先ほどまでの暗く野暮ったかった髪の無駄なところがそぎ落とされ、とてもすっきりとした自分が鏡に映っていた。
「伊織、ほら。終わったから起きなさい」
体を揺すっても、彼女は少しむずがゆそうにするだけで起きる気配がなかった。無防備に眠るその姿からはいつもの粗暴な印象が感じられず、ただ眠っているだけなのに完成された絵画を見ているようだった。
結局彼女はこのまま寝かせておくことになり、僕は帰ることにした。料金を支払おうとしたら、出したお金を戻された。

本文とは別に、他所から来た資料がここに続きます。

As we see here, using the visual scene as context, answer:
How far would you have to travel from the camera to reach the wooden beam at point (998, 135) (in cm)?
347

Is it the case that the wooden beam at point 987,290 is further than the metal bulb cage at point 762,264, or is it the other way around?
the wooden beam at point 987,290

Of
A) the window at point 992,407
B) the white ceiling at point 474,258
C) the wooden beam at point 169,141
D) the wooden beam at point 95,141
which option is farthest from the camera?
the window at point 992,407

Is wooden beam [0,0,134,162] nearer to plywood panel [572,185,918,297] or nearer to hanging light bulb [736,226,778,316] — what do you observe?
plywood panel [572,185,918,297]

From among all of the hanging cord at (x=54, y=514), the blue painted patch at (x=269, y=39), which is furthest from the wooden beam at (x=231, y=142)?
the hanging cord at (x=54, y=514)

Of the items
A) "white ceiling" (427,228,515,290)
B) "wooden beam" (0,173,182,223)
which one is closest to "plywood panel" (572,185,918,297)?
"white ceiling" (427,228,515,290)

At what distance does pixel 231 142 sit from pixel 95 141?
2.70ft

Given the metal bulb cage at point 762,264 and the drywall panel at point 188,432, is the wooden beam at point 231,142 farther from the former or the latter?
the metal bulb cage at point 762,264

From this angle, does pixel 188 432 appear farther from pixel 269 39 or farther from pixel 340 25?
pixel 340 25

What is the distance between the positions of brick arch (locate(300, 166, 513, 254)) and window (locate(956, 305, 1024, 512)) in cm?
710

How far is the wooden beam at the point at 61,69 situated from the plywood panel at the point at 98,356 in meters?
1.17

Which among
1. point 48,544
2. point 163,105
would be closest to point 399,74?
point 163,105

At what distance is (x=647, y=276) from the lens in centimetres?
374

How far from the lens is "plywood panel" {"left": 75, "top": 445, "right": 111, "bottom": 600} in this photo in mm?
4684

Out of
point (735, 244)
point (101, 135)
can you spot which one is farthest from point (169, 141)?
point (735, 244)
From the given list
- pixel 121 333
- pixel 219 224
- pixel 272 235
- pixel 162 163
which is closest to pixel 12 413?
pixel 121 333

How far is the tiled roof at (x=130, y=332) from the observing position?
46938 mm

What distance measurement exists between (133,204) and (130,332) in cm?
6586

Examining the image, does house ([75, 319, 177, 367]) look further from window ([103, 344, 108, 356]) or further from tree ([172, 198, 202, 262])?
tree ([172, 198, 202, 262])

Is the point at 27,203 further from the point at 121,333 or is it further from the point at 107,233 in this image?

「あなた、今まであの子が連れてきた男の子とは、雰囲気が違うわね」
真央さんは、僕のことを精査するようにまじまじと見つめていた。
「はあ。すいません」
「何で謝るのよ」
真央さんが笑いながら僕の肩を叩いた。言葉を濁していたが、恋人が僕で内心がっかりしているのだろう。
「伊織のこと、よろしくね」
ドアを開けて見送りながら、真央さんが言った。
胸の中で、世間を騙して嘘の恋人同士を演じているという罪悪感に苛まれながら、僕はできる限りの笑顔で頷いた。彼女のことを娘のように可愛がっている真央さんに、僕たちの真実の関係を告白することはできない。